Instructions —
**A)** From the Xen patch message, retype the part that opens with the words containing "Re: [PATCH V3" and closes with "the grant/foreign mappings.".
**B)** According to the Xen patch message, what is used if an architecture does not define arch_xen_unpopulated_init()?

Provided passage —
Re: [PATCH V3 4/6] xen/unpopulated-alloc: Add mechanism to use Xen resource

From: Stefano Stabellini
Date: Wed Nov 24 2021 - 20:06:03 EST


On Wed, 24 Nov 2021, Oleksandr Tyshchenko wrote:
> From: Oleksandr Tyshchenko <oleksandr_tyshchenko@xxxxxxxx>
>
> The main reason of this change is that unpopulated-alloc
> code cannot be used in its current form on Arm, but there
> is a desire to reuse it to avoid wasting real RAM pages
> for the grant/foreign mappings.
>
> The problem is that system "iomem_resource" is used for
> the address space allocation, but the really unallocated
> space can't be figured out precisely by the domain on Arm
> without hypervisor involvement. For example, not all device
> I/O regions are known by the time domain starts creating
> grant/foreign mappings. And following the advise from
> "iomem_resource" we might end up reusing these regions by
> a mistake. So, the hypervisor which maintains the P2M for
> the domain is in the best position to provide unused regions
> of guest physical address space which could be safely used
> to create grant/foreign mappings.
>
> Introduce new helper arch_xen_unpopulated_init() which purpose
> is to create specific Xen resource based on the memory regions
> provided by the hypervisor to be used as unused space for Xen
> scratch pages. If arch doesn't define arch_xen_unpopulated_init()
> the default "iomem_resource" will be used.

Recorded data —
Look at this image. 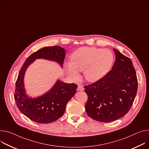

Solutions per task —
**A)**
Re: [PATCH V3 4/6] xen/unpopulated-alloc: Add mechanism to use Xen resource

From: Stefano Stabellini
Date: Wed Nov 24 2021 - 20:06:03 EST


On Wed, 24 Nov 2021, Oleksandr Tyshchenko wrote:
> From: Oleksandr Tyshchenko <oleksandr_tyshchenko@xxxxxxxx>
>
> The main reason of this change is that unpopulated-alloc
> code cannot be used in its current form on Arm, but there
> is a desire to reuse it to avoid wasting real RAM pages
> for the grant/foreign mappings.

**B)** The default "iomem_resource" is used.